Strong families have a positive influence on the economy and vice versa. But the state of American families cannot be analyzed simply in terms of their economic status. Both social and economic factors have a direct impact on the ability of families to flourish, and measuring this connection is no easy task. In fact, the annual Family Prosperity Index (FPI) is the only tool that offers a holistic picture of how well families in America are doing.
The FPI analyzes publicly-available, mostly government-produced data on 60 different variables that include everything from personal income to educational attainment, single-parenthood to poverty rates, entrepreneurship to religious attendance, and a host of other variables in six categories – economics; demographics; and family self-sufficiency, structure, culture, and health.

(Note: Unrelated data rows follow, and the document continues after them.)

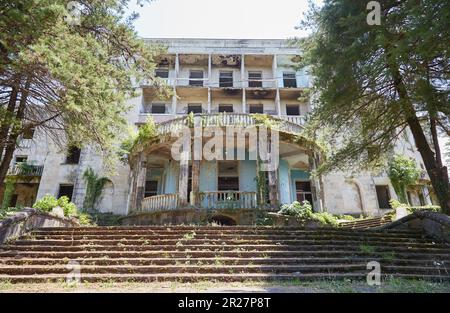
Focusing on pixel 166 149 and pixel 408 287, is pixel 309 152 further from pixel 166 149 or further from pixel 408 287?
pixel 408 287

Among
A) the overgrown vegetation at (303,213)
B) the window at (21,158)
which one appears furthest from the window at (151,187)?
the window at (21,158)

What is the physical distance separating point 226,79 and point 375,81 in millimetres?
15207

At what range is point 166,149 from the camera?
17219mm

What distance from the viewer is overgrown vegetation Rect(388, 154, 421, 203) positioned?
19.2 meters

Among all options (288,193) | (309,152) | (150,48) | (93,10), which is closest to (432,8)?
(150,48)

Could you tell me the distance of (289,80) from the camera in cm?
2383

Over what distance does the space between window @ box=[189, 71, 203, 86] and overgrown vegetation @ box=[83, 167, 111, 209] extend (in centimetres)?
940

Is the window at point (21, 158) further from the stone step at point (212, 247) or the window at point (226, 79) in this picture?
the stone step at point (212, 247)

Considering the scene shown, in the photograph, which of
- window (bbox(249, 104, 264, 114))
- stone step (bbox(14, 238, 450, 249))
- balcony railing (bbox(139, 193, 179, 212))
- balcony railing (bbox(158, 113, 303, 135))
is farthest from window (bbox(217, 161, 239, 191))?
stone step (bbox(14, 238, 450, 249))

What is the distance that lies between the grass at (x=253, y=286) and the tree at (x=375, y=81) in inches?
179

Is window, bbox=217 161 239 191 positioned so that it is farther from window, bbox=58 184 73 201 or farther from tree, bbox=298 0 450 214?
window, bbox=58 184 73 201

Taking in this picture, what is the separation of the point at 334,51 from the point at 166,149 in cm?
1037

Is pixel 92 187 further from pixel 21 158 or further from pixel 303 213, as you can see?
pixel 303 213

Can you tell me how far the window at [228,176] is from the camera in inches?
718
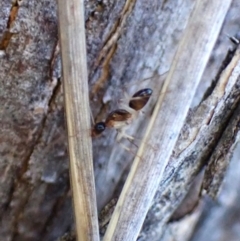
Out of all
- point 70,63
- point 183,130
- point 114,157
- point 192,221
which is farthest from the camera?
point 192,221

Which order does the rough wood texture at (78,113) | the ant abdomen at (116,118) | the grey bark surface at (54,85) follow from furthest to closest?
the ant abdomen at (116,118), the grey bark surface at (54,85), the rough wood texture at (78,113)

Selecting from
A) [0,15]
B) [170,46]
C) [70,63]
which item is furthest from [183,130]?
[0,15]

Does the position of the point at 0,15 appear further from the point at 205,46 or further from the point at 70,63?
the point at 205,46

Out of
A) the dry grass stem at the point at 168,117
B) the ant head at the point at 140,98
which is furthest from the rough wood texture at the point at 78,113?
the ant head at the point at 140,98

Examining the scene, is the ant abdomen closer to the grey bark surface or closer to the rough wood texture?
the grey bark surface

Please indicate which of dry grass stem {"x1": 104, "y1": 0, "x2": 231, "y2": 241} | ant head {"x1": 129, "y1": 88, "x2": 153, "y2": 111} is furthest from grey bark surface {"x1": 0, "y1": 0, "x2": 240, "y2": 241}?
dry grass stem {"x1": 104, "y1": 0, "x2": 231, "y2": 241}

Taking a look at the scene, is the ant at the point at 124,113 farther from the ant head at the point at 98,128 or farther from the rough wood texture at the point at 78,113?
the rough wood texture at the point at 78,113
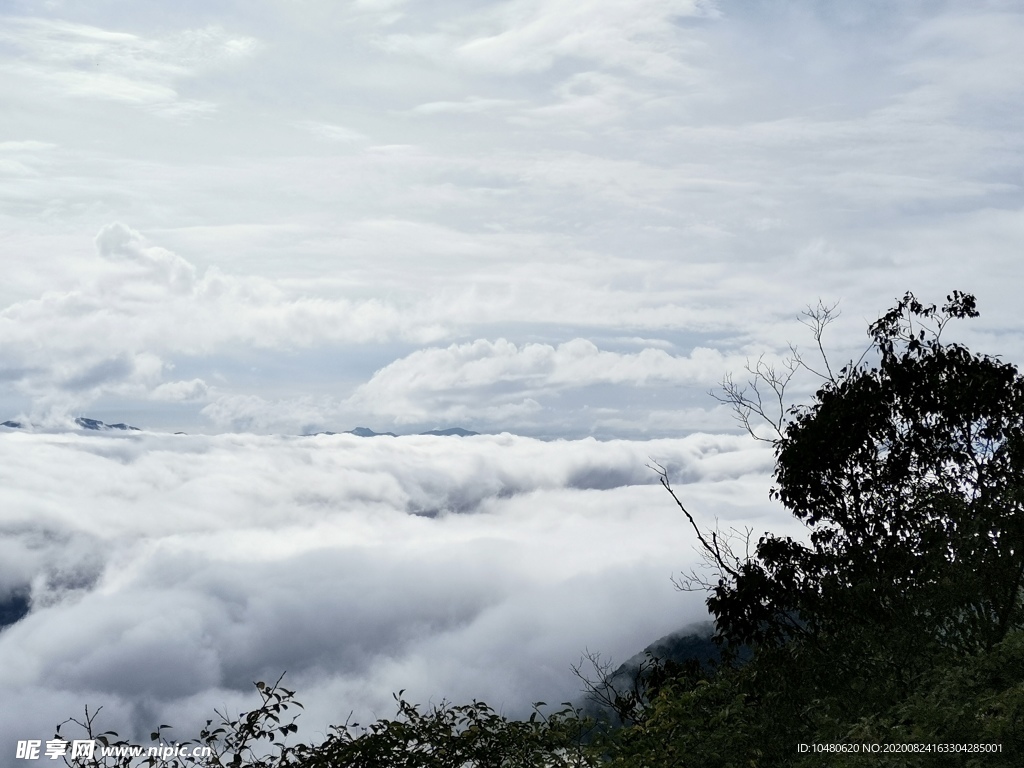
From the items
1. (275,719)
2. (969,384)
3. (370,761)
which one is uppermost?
(969,384)

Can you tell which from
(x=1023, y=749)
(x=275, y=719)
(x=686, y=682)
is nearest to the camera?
(x=1023, y=749)

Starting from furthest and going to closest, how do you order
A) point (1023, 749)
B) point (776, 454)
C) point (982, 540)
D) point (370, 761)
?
point (776, 454)
point (982, 540)
point (370, 761)
point (1023, 749)

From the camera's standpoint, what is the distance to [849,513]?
16.4m

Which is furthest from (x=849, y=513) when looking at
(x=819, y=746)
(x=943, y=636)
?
(x=819, y=746)

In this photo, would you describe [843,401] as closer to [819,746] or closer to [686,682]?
[686,682]

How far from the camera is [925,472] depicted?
16.1 m

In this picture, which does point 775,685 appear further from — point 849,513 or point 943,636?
point 849,513

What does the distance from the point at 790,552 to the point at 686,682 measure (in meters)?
3.20

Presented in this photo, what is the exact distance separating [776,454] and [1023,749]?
30.5ft

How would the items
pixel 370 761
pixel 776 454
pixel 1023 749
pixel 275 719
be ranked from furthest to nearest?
pixel 776 454 → pixel 370 761 → pixel 275 719 → pixel 1023 749

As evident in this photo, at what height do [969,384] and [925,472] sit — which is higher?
[969,384]

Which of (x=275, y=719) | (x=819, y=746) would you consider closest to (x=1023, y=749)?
(x=819, y=746)

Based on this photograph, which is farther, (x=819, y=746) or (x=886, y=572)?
(x=886, y=572)

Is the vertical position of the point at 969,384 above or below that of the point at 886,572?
above
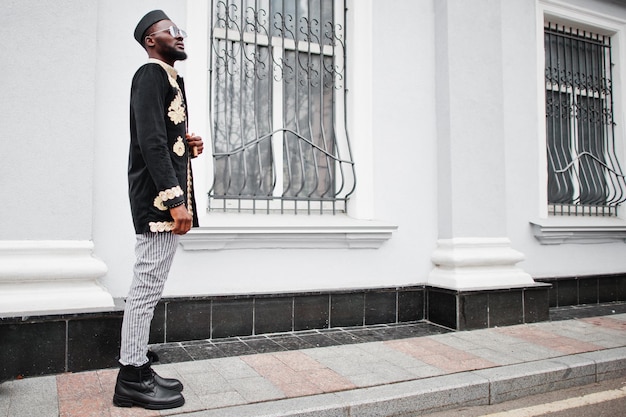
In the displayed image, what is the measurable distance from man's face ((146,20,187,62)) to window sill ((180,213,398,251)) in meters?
1.76

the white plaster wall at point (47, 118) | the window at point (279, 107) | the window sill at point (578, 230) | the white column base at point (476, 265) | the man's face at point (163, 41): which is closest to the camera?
the man's face at point (163, 41)

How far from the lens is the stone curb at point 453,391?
120 inches

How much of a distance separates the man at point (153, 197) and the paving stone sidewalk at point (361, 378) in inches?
6.3

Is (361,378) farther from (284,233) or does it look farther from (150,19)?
(150,19)

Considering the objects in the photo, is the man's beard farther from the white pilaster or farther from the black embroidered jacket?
the white pilaster

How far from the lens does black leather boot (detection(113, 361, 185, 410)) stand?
9.72 ft

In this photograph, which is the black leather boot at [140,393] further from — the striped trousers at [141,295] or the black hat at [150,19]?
the black hat at [150,19]

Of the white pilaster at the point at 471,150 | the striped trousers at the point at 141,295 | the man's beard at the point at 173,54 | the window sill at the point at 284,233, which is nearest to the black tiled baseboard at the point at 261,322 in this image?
the white pilaster at the point at 471,150

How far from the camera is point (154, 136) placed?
287 centimetres

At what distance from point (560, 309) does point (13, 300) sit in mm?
5673

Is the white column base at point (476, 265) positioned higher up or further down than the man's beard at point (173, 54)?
further down

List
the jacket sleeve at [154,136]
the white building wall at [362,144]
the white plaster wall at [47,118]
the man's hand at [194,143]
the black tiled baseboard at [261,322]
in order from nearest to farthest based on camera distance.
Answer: the jacket sleeve at [154,136], the man's hand at [194,143], the black tiled baseboard at [261,322], the white plaster wall at [47,118], the white building wall at [362,144]

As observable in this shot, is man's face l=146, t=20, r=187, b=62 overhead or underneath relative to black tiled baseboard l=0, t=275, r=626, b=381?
overhead

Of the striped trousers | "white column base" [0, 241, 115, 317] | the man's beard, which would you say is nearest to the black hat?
the man's beard
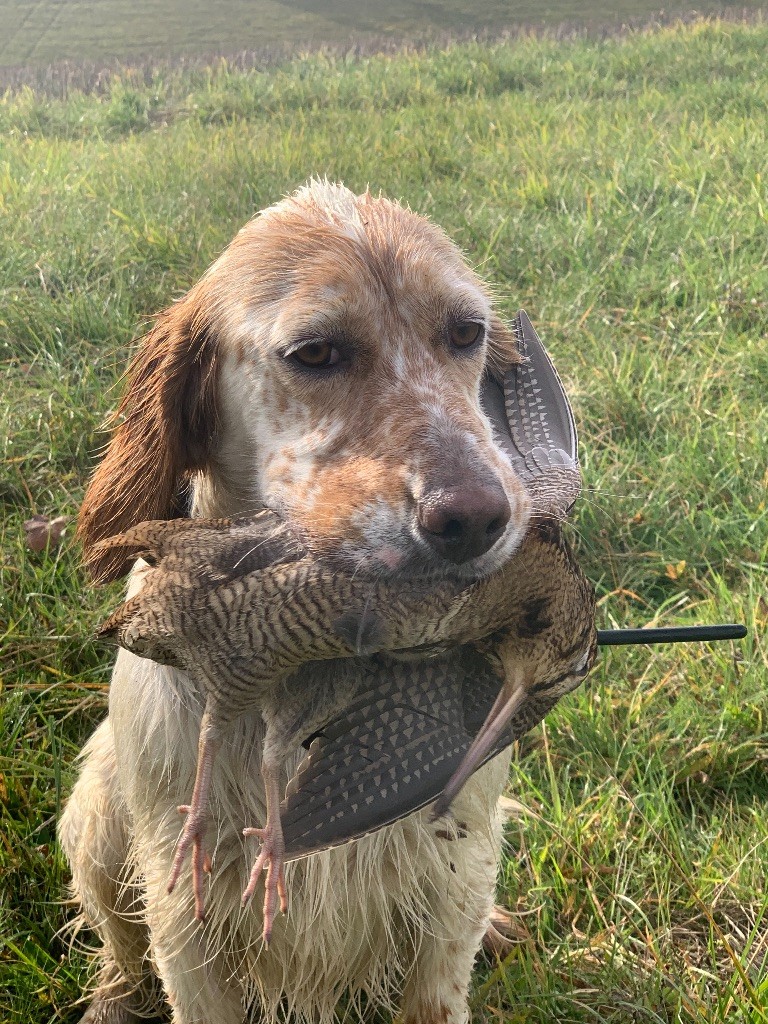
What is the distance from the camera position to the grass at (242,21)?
4.68 metres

Because this index doesn’t work solely with economic data, it provides a more comprehensive assessment of how well – or poorly – families are doing in a particular state and highlights areas in need of improvement. By ranking states against each other, the FPI allows for comparisons of overall prosperity scores as well as their specific components.
And the 2017 findings are illuminating. For example, between 2016 and 2017, Maryland saw the most precipitous drop in its overall FPI rank, falling nine places to 28th from 19th.

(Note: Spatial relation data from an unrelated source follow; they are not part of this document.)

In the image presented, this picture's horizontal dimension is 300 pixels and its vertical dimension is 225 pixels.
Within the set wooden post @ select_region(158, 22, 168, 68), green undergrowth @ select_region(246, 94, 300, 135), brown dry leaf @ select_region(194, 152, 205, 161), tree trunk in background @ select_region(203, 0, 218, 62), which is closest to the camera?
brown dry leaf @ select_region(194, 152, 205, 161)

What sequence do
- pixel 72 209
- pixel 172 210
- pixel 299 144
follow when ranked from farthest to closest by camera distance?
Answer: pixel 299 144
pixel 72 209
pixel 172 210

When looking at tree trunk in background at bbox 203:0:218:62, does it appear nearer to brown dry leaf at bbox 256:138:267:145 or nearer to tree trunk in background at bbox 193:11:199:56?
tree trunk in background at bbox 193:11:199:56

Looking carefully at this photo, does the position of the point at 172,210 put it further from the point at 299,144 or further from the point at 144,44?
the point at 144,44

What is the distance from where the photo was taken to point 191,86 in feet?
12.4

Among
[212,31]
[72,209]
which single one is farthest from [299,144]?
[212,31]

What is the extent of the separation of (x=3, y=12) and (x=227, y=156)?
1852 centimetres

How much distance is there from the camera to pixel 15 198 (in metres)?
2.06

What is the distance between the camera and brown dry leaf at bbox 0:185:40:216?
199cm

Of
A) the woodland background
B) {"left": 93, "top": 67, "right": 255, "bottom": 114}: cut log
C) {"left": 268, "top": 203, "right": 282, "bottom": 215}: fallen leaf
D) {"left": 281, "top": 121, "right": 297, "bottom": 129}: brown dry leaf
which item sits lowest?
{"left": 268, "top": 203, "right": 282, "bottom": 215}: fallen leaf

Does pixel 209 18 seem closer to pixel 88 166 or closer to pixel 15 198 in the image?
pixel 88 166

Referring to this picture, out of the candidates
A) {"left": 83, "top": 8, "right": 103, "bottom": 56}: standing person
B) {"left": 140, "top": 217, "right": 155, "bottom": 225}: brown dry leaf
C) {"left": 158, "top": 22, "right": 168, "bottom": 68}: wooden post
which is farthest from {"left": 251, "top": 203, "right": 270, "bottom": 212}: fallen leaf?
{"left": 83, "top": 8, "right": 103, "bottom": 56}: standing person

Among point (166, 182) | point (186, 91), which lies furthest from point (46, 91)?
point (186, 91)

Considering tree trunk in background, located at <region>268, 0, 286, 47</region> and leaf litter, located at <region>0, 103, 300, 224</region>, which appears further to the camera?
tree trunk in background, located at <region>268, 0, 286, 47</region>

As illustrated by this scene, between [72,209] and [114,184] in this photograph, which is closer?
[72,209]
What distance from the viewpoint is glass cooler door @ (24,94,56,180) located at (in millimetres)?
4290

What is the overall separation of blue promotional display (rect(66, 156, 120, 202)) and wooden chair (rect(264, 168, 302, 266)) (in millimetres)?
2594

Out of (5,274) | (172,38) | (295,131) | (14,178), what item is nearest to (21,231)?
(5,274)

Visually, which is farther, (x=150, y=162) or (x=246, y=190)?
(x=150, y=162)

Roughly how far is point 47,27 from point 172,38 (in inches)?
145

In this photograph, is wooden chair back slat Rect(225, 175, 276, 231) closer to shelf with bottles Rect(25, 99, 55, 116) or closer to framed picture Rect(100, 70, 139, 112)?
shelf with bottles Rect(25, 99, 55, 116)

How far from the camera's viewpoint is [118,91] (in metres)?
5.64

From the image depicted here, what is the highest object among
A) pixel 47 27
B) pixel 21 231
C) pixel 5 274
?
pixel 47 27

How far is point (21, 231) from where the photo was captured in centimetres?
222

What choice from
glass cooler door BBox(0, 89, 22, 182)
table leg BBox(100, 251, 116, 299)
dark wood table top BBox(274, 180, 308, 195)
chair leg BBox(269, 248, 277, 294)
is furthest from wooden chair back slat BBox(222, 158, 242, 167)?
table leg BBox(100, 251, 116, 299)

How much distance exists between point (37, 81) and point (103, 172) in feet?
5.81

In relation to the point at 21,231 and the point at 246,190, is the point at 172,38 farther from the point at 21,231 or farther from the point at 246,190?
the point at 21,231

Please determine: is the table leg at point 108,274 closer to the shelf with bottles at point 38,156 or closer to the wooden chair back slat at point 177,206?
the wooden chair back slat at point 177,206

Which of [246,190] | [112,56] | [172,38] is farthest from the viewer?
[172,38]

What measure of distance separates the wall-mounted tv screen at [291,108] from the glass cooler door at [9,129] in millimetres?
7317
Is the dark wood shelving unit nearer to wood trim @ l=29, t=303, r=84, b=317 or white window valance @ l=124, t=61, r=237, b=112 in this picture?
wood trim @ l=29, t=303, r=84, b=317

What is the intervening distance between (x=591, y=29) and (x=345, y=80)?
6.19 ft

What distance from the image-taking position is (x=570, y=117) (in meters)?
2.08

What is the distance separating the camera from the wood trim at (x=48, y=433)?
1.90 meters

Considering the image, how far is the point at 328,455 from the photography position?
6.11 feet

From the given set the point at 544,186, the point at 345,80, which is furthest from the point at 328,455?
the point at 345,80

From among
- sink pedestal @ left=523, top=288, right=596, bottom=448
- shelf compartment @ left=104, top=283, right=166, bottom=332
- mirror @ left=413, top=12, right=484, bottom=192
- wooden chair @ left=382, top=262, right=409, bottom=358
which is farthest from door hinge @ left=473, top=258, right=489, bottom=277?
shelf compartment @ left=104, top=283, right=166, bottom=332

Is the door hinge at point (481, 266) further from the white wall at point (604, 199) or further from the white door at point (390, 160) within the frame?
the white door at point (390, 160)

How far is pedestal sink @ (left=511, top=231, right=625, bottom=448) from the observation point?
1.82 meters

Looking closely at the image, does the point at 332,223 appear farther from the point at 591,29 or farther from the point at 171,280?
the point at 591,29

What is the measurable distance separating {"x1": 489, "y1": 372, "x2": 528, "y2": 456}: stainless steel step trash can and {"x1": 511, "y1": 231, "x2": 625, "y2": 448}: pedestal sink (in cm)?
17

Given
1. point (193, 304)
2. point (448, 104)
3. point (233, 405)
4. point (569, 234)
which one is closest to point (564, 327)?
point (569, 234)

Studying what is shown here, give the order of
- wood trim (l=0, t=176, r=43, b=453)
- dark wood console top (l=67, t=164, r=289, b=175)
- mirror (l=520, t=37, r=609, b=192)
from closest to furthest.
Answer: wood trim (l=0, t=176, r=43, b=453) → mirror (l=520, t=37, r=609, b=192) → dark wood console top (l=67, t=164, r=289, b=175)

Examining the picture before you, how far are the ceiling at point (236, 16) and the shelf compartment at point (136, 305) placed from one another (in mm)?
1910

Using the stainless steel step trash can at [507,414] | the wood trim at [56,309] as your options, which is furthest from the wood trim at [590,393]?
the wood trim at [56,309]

Its plummeting score for entrepreneurship (from 14th to 28th) is primarily to blame for the Free State’s steep decline. West Virginia is still stuck at the bottom of the heap in 2017, while Utah maintains its status as the top state in the nation for family prosperity.

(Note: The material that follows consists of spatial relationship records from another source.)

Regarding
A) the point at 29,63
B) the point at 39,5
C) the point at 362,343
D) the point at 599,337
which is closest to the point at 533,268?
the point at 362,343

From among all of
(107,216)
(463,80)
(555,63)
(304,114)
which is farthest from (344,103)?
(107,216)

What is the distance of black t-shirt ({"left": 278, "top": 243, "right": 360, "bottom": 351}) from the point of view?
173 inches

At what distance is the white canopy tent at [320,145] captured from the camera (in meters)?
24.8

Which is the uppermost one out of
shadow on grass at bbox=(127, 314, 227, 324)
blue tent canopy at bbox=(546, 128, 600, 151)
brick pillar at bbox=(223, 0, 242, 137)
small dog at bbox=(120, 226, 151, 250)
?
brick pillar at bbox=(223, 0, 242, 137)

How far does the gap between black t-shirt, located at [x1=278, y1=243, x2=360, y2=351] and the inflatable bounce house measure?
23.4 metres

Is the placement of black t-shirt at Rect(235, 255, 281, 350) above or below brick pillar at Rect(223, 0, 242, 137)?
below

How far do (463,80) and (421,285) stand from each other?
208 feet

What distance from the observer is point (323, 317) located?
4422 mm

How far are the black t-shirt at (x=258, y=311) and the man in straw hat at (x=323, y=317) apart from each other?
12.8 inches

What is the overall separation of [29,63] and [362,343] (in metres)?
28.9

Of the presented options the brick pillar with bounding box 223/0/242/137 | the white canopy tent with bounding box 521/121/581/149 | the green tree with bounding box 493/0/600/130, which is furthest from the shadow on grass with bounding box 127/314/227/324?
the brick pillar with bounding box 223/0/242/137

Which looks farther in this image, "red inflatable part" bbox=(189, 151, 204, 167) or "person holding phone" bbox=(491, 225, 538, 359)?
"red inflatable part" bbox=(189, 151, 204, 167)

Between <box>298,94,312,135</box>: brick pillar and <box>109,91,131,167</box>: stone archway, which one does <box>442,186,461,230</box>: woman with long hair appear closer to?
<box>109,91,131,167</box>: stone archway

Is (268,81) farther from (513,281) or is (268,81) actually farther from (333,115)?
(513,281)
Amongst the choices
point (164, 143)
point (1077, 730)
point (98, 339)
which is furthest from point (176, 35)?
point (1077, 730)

One factor in particular, demographics, is shown to affect several states’ long-term capacity to facilitate an environment for families to thrive. Take, for example, Pennsylvania – a state that played a pivotal role in the presidential election. The combination of an aging population, relatively low birthrate, and less than optimal out-migration rate (number of people leaving the state) puts the Keystone State in the bottom 10 in the demographics category. In addition, in the family structure category, Pennsylvania’s marriage rate ranks 42nd in the nation.
All of these factors influence each other. Studies show that married men, in particular, earn more than single men, benefitting from what is known as a “marriage premium.” Marriage rates affect birthrates, and over time, birthrates affect the age of a state’s population. Similarly, if economic and cultural conditions – employment, educational opportunity, crime rates, etc. – improve, fewer people are likely to leave the state. While some of these factors are affected by government policies, others are better addressed with the engagement of private institutions and communities.
This kind of assessment is useful for policy makers, community and business leaders, religious organizations, and civic-minded citizens interested in improving their communities. Individuals and families, too, can utilize the index to evaluate the future prospects of their own states as well as others that may offer more opportunity.
Many American families are burdened by life circumstances – job loss, drug addiction, divorce, crime, to name a few – that are stifling their own prosperity and that of their communities. It is no surprise that in a poll taken the day before the election, 65% of respondents said the country was on the wrong track, and 30% said it was heading in the right direction. As Congress and President Trump work to boost the economy, they might take a few cues from states like North Dakota, Nebraska, and others in the FPI 2017 top ten that are creating environments for families to thrive.
Everyone – on the right and the left – can use the Family Prosperity Index as a tool to better understand the issues important to families – or ignore them at their peril.
Economists and American Conservative Union Foundation senior research fellows Wendy Warcholik, Ph.D., and J. Scott Moody, M.A., are the authors of the Family Prosperity Index, the centerpiece of ACUF’s Family Prosperity Initiative. They also created the Tax Foundation’s State Business Tax Climate Index, now in its 15th year of publication.